— Begin —

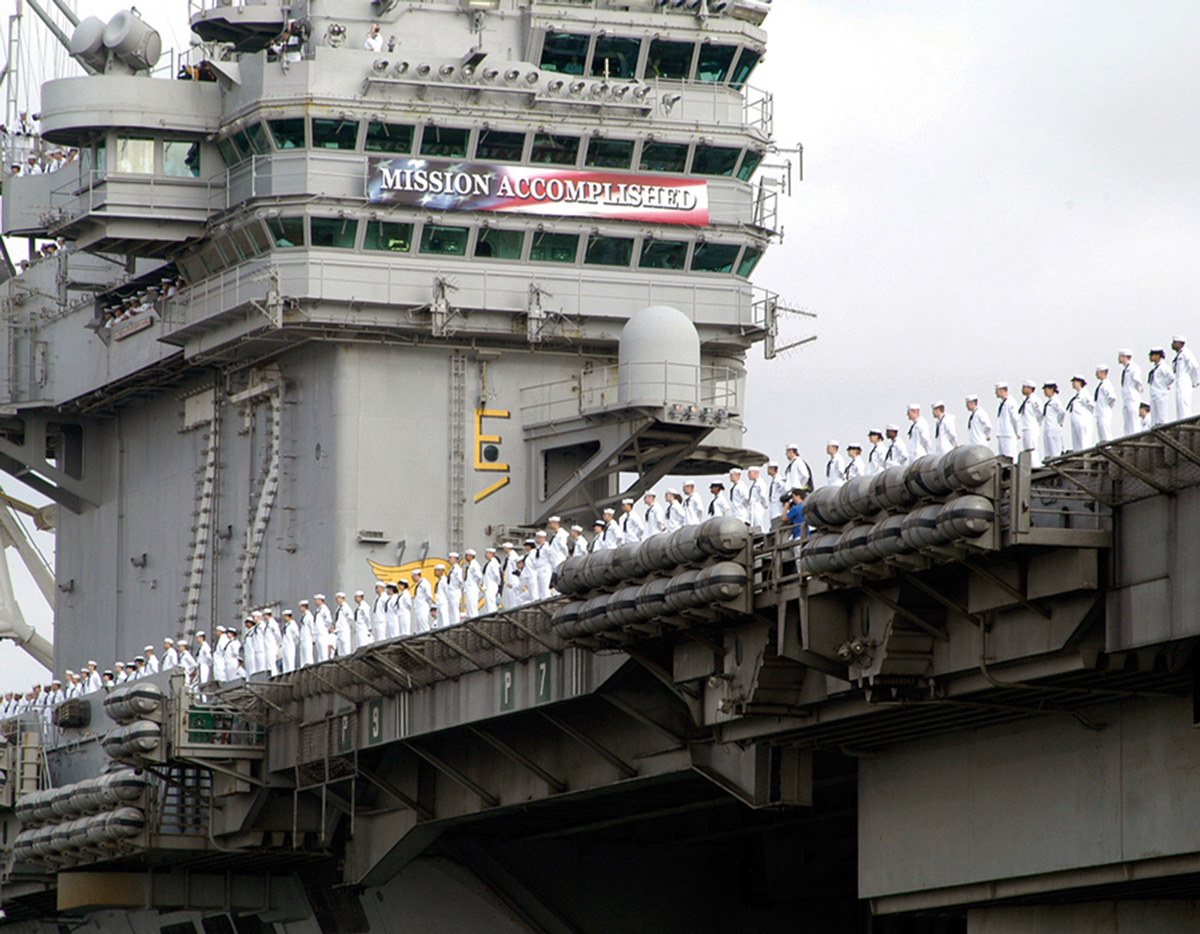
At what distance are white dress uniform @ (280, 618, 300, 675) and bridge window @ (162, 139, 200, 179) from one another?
9.98 meters

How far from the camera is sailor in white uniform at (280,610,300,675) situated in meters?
39.3

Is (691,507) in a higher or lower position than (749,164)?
lower

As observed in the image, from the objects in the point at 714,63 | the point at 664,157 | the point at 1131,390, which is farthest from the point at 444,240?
the point at 1131,390

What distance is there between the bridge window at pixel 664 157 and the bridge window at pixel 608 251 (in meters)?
1.50

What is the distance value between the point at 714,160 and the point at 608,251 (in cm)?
279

— End —

**Description of the task:**
Please render the stretch from the line containing "What distance is" through the end of the entries as a Markdown table with the columns Row and Line, numbering each line and leaving out blank lines.

**Result below:**
| Row | Line |
|---|---|
| 1 | What distance is there between the bridge window at pixel 664 157 and the bridge window at pixel 608 251 (in meters)? |
| 2 | 1.50 |
| 3 | What is the distance value between the point at 714,160 and the point at 608,251 (in cm)? |
| 4 | 279 |